Toward the end of each year, we start to map out organizations and causes to promote through our “Doing Good” series for the coming year. We thought Suicide Prevention Month in September would be an “easy” topic since we have hard-working clients like Community Health Network doing so much to reduce the incidence and stigma of suicide; however, writing this post has been anything but easy. While I was familiar with the alarming statistics around suicide through research for grant applications, suicide took on a new meaning in July when I lost a dear friend of almost 30 years to it. I unexpectedly found myself living out loud an issue that previously seemed like something that only happens to other people.
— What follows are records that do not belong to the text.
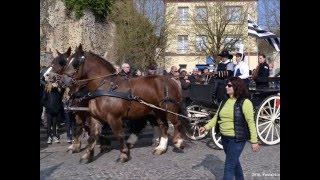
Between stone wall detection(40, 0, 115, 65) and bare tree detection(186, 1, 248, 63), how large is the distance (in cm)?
741

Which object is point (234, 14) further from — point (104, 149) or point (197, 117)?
point (104, 149)

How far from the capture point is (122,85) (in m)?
8.16

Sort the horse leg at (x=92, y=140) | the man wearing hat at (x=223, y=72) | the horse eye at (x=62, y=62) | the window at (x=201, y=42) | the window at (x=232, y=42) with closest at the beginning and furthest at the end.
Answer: the horse leg at (x=92, y=140)
the horse eye at (x=62, y=62)
the man wearing hat at (x=223, y=72)
the window at (x=232, y=42)
the window at (x=201, y=42)

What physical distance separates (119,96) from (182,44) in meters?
31.6

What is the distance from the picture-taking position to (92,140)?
A: 7.75 meters

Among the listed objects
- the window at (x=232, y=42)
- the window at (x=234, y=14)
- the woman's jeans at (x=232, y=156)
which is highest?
the window at (x=234, y=14)

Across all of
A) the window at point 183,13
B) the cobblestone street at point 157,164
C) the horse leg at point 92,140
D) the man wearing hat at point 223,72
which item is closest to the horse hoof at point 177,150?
the cobblestone street at point 157,164

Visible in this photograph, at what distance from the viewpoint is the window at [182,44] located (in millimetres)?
38062

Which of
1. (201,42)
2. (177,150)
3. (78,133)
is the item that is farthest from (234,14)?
(78,133)

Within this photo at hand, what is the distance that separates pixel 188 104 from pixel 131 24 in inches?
768

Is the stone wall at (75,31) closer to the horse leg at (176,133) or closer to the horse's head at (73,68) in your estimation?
the horse leg at (176,133)

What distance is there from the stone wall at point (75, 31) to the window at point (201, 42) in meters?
7.24
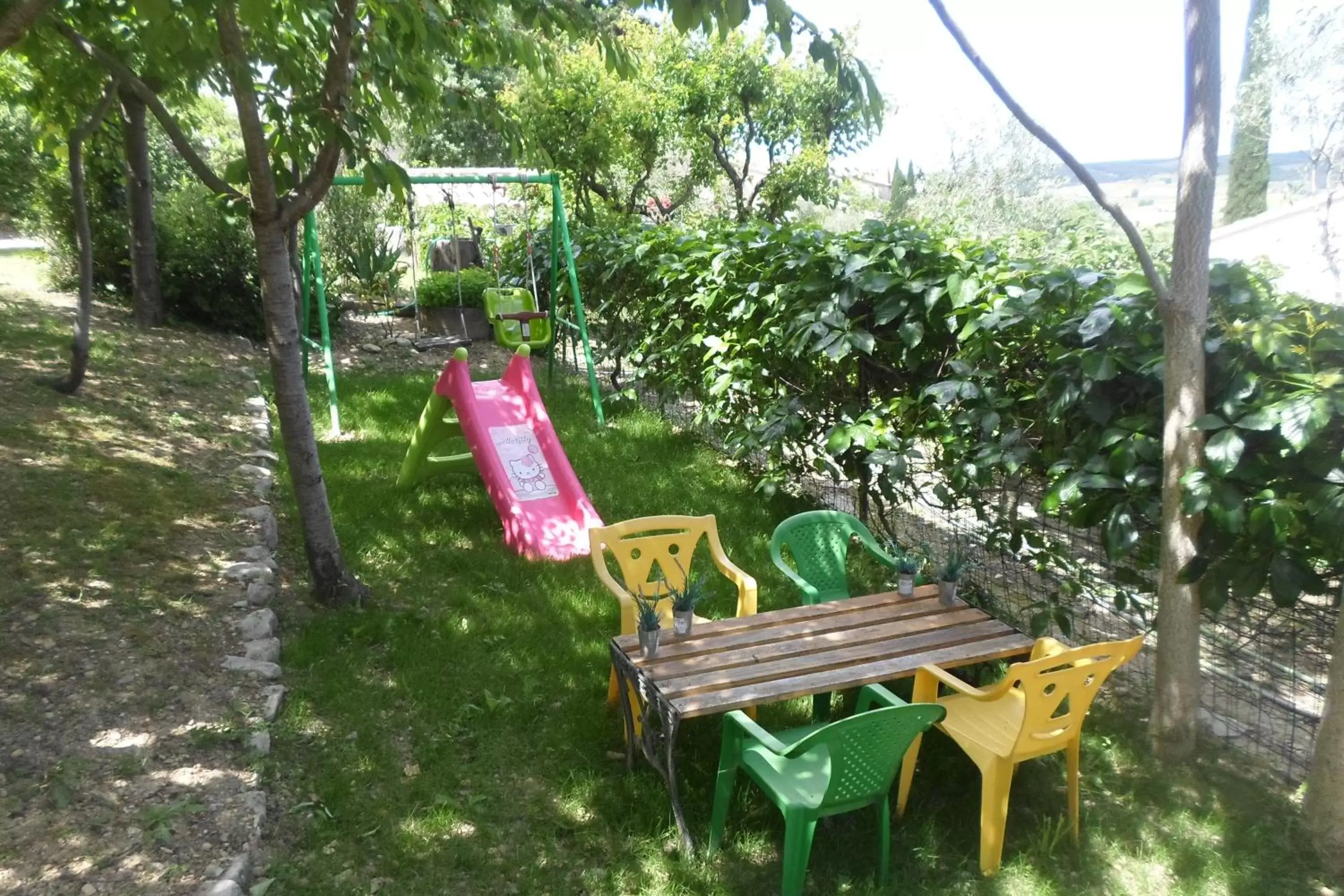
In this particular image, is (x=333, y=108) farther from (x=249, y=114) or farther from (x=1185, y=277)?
(x=1185, y=277)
Here are the hard facts about suicide. Between 1999 and 2014, the national suicide rate increased by 24 percent. Suicide is the 10th-leading cause of death in the United States, with an average of 117 people taking their own lives every day. And for every actual suicide, there are 25 attempted suicides. Men die by suicide three-and-a-half times more often than women, and white males accounted for 7 of 10 suicides in 2014. My own friend was a 40-year-old male, part of an often overlooked high-risk population of middle-aged men between 35 and 64.
In addition, youth suicide rates indicate a critical need for prevention among individuals aged 10 to 24 – for which suicide is the second-leading cause of death. More teenagers and young adults die from suicide than from cancer, heart disease, AIDS, birth defects, stroke, pneumonia, influenza, and chronic lung disease, combined. Youth plans and suicide attempts are highest among females, with 22.5 percent of 9th-grade females making a suicide plan and 15 percent following through on an attempt in 2015. (Centers for Disease Control’s (CDC) Youth Risk Behavior Survey, 2015).
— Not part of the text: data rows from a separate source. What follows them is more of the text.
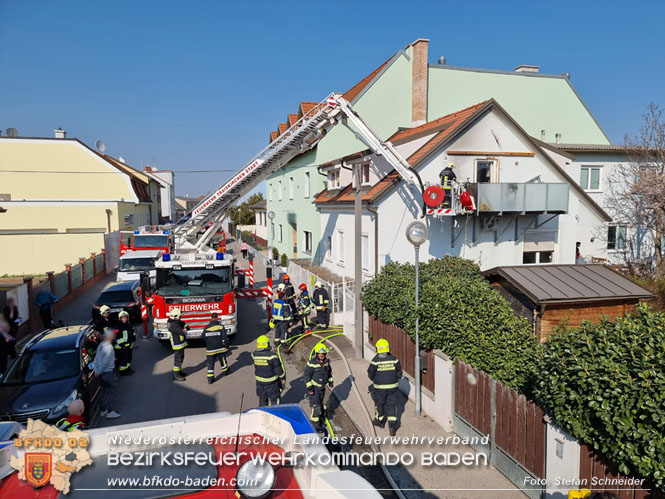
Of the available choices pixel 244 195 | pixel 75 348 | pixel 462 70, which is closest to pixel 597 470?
pixel 75 348

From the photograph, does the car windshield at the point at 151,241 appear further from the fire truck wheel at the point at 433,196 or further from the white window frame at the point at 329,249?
the fire truck wheel at the point at 433,196

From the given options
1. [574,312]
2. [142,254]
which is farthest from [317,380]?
[142,254]

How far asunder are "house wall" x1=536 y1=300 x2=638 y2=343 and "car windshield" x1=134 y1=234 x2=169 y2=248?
19.0m

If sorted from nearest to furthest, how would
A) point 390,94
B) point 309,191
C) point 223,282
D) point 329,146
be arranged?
point 223,282 < point 390,94 < point 329,146 < point 309,191

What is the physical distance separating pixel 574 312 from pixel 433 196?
5096 millimetres

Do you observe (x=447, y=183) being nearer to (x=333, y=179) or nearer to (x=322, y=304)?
(x=322, y=304)

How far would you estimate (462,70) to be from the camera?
2223 centimetres

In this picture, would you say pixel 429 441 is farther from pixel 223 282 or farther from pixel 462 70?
pixel 462 70

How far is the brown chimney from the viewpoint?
20672 mm

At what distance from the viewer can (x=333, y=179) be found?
72.3ft

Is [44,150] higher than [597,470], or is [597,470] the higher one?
[44,150]

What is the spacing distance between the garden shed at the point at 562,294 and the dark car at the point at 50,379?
30.5ft

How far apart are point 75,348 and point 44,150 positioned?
2856 centimetres

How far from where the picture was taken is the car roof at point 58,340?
28.2ft
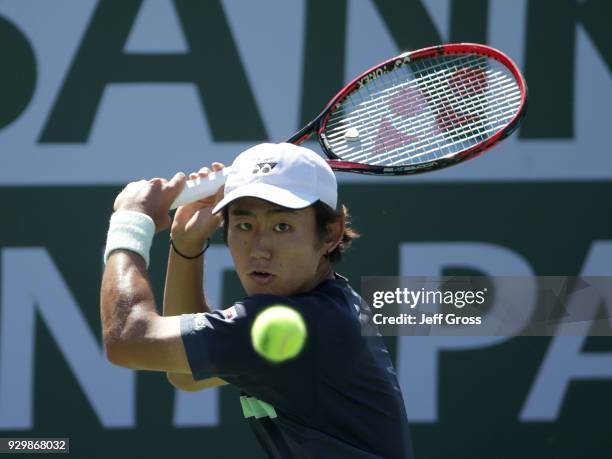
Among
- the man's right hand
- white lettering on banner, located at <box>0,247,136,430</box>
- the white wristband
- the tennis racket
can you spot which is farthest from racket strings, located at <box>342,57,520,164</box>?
white lettering on banner, located at <box>0,247,136,430</box>

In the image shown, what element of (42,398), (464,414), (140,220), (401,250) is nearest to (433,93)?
(140,220)

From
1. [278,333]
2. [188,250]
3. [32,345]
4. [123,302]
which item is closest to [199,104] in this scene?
[32,345]

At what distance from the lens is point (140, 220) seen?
2.54m

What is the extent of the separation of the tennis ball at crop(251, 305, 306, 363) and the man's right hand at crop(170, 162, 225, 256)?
0.51m

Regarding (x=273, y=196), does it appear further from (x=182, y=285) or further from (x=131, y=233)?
(x=182, y=285)

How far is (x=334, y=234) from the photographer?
2633 millimetres

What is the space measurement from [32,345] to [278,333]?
9.13ft

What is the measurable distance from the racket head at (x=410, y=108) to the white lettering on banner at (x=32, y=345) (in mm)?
1987

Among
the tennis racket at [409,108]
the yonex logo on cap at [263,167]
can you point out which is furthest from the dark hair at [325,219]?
the tennis racket at [409,108]

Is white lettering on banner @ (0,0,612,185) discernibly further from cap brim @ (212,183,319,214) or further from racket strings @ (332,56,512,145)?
cap brim @ (212,183,319,214)

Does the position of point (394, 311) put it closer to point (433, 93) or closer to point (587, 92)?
point (587, 92)

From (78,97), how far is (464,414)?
6.82 feet

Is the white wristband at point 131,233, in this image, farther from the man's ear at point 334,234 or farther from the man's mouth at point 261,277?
the man's ear at point 334,234

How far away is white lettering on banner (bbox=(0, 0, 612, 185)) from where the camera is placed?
4902 millimetres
Following the 2011 CDC Youth Risk Behavior Survey, which revealed that the percentage of Indiana students attempting suicide was the 2nd highest among 43 states surveyed, Community Health Network developed its Zero Suicides for Indiana Youth project. This has led to havehope.com, where teens can anonymously learn the signs, risk factors, and find support to help themselves or a friend. Four out of five teens who attempt suicide give clear warning signs, but only one in five teens seeks help for their depression or suicidal thoughts, making education and awareness vital to identifying and addressing suicide risk among teens.
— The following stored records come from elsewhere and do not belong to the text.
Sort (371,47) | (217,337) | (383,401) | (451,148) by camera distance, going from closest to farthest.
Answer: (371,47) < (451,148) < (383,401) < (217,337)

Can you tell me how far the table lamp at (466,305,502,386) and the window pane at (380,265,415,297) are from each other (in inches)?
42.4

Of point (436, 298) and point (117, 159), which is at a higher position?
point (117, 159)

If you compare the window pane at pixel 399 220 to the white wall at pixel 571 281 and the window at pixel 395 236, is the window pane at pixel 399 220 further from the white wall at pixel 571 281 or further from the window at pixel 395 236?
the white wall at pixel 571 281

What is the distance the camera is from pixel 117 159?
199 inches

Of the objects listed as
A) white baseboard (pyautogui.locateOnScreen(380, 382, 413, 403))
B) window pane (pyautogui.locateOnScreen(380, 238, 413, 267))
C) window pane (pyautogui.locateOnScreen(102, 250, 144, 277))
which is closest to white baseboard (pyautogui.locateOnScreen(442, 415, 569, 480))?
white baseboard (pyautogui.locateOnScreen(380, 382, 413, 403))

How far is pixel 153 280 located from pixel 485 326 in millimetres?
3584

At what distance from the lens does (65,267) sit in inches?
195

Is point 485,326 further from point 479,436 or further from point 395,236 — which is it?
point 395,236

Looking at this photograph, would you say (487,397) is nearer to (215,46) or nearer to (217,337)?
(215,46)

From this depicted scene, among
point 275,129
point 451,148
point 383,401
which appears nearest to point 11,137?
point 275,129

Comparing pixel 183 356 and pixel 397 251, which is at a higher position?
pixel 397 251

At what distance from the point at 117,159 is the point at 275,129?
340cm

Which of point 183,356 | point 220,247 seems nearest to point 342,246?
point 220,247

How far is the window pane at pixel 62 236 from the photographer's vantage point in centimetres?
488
What can you do today to actively prevent suicide?
- Know the risk factors and warning signs of suicide
- If you recognize you or someone you know is at risk, call the National Suicide Prevention Hotline (1-800-273-TALK) and be connected to a skilled, trained counselor
- Register to support your city’s Out of the Darkness Walk to Fight Suicide. Charlotte‘s walk will take place October 29, and nearly 350 other towns and cities will host walks throughout the country between now and February 2017.